The British Association of Friends of Museums (BAFM) is an independent organisation for Friends, supporters, and volunteers in museums, galleries, and heritage sites within the United Kingdom. It was established in 1973.
It is a registered charity no 1159670.
BAFM represents around 200,000 Friends and volunteers in the UK. It provides a network of support from people with practical experience of running Friends organisations and is a central source of information. It has links with UK Area Museum Councils and other national UK organisations such as:

 Association of Independent Museums(AIM)
 Charity Commission for England and Wales
 Department for Digital, Culture, Media and Sport(DCMS) (UK government)
 Museums Association(MA)
 National Council for Voluntary Organisations(NCVO)

§ Things to do:
**1)** According to the passage on the British Association of Friends of Museums, in what year was the organization established?
**2)** Extend the passage on the British Association of Friends of Museums, beginning right after its final line.
The records were taken from a separate source.

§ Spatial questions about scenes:
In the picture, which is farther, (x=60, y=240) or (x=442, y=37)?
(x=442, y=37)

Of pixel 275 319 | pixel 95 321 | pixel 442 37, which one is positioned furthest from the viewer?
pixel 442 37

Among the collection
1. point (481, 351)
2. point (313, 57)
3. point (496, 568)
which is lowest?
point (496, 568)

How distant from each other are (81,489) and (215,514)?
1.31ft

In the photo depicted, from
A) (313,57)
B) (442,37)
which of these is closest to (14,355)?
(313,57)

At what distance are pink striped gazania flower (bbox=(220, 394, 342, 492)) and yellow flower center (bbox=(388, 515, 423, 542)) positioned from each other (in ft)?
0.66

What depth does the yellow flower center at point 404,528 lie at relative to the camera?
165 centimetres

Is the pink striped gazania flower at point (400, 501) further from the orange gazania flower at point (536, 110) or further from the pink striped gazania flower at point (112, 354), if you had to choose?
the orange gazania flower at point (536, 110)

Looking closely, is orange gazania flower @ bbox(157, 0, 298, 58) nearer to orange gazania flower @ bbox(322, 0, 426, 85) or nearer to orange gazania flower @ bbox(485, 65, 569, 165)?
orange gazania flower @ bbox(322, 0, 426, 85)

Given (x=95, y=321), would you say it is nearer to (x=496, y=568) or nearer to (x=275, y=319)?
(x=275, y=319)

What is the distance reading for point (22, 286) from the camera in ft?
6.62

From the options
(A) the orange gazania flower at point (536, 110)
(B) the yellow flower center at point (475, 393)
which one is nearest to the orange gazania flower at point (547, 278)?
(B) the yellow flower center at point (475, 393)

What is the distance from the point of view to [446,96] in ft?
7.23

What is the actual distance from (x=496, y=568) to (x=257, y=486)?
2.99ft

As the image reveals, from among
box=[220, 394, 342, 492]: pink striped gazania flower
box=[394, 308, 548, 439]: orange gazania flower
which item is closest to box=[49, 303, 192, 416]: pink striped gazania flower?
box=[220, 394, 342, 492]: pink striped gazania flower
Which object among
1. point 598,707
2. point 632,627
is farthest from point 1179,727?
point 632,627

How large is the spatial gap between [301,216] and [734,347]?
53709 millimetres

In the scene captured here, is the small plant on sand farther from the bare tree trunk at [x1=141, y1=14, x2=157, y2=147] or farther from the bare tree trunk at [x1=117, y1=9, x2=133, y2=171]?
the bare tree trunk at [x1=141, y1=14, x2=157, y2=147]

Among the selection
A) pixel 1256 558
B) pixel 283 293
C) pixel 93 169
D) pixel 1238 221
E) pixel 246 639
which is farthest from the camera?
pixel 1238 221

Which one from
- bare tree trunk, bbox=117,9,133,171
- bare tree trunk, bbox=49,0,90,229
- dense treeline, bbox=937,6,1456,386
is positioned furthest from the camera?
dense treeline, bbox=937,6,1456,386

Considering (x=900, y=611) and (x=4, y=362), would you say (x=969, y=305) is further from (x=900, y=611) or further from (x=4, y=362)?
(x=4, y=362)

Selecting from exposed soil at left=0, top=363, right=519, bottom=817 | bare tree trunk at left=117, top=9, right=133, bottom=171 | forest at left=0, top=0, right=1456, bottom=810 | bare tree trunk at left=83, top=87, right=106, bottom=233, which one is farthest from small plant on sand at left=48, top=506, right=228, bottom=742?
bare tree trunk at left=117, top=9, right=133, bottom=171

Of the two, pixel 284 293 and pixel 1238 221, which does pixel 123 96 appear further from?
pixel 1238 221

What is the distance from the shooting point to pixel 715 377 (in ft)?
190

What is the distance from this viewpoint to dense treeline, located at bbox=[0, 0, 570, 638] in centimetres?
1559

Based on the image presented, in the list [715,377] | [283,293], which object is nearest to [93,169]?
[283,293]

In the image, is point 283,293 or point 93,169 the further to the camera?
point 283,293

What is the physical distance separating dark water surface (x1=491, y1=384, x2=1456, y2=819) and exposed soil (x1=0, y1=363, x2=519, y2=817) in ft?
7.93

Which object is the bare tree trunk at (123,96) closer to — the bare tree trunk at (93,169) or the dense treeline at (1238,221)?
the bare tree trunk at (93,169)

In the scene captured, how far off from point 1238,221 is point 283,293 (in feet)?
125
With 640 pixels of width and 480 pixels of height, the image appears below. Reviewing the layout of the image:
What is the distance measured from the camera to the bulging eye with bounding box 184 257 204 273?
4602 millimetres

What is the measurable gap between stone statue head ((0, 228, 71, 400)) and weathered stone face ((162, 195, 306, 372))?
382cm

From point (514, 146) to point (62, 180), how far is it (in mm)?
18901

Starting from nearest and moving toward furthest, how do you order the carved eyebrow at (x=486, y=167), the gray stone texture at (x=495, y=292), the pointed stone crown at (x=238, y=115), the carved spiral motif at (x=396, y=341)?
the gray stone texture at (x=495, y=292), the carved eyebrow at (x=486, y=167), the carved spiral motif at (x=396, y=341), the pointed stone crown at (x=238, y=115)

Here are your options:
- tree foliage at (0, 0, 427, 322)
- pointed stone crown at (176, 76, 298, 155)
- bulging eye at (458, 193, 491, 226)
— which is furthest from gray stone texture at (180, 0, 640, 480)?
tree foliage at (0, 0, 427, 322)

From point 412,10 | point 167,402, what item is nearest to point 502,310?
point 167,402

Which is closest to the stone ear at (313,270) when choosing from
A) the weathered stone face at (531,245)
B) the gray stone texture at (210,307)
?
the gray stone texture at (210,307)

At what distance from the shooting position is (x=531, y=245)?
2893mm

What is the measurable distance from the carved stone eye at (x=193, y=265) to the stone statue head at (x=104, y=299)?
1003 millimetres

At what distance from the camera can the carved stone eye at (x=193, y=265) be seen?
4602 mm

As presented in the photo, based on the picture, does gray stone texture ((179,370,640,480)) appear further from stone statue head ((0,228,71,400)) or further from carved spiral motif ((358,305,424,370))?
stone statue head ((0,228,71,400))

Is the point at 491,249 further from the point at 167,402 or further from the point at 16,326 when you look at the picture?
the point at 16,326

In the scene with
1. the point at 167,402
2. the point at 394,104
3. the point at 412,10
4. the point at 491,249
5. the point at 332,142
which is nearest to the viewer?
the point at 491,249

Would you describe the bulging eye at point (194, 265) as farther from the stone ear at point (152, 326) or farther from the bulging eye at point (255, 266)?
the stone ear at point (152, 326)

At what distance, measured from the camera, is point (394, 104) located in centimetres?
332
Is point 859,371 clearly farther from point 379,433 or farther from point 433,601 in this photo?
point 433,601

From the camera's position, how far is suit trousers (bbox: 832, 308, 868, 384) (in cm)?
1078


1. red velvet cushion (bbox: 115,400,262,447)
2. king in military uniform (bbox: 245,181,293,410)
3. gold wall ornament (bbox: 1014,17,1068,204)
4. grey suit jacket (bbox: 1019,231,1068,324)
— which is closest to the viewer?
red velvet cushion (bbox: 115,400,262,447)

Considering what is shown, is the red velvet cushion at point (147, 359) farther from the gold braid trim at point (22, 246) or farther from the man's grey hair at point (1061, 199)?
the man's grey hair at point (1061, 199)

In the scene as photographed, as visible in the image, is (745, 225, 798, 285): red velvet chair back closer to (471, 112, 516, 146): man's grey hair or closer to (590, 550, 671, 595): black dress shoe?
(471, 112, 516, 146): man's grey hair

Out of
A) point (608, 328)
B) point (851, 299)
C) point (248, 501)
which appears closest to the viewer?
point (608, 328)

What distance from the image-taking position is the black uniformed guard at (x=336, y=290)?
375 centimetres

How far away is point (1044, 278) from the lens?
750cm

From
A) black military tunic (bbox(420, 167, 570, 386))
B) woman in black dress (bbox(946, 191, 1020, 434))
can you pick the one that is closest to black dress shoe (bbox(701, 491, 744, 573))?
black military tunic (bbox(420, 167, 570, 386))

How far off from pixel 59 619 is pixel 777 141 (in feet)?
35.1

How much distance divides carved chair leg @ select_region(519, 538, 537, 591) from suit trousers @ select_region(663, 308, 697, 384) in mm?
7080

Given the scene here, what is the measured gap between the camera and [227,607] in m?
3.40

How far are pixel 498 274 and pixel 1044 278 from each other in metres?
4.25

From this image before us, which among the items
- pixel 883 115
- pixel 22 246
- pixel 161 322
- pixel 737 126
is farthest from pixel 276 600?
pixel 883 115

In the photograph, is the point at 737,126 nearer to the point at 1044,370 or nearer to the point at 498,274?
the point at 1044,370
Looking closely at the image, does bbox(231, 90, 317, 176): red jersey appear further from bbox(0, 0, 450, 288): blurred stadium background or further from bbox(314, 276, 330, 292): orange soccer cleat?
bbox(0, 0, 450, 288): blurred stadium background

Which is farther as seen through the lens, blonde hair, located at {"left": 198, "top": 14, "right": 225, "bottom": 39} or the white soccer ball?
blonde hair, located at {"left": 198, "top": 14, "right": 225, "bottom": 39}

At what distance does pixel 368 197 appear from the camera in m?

§ The answers:
**1)** 1973

**2)**
BAFM is a member of the World Federation of Friends of Museums. It organizes national and regional events, provides a Handbook for Friends, a Handbook for Heritage Volunteer Managers & Administrators, and many information sheets. The BAFM publish a biannual Journal.

President 
 2005-2014 Loyd Grossman OBE, FSA.

 Dame Rosemary Butler DBE.

Annual Conferences 
1989 Annual Conference at Bristol.
2008 35th Annual Conference at Penzance.
2009 36th Annual Conference and AGM at York.
2010 BAFM 37th Annual Conference & AGM Isle of Man 24–26 September 2010.
2014 41st Annual Conference at Swansea.
2015 42nd Annual Conference at Cheltenham.
2016 43rd Annual Conference at the Ironbridge Gorge Museum, Coalbrookdale.
2017 44th Annual Conference at the London Transport Museum.
2018 Annual Conference at Newcastle upon Tyne. The winner of the first best newsletter award was The Black Country Museum Friends.
2019 Annual Conference at Reading, Berkshire. The winner of the best newsletter was the Lyme Regis Museum Friends.
2020 AGM  held remotely.
2021 Annual AGM on Zoom.
2022 49th Annual Conference at Dundee. October 2022
2023 50th Annual Conference at Doncaster
2024 51st Annual Conference at Southampton

Awards 
Since 2021 BAFM has operated an IMPACT award currently (2022) £1k.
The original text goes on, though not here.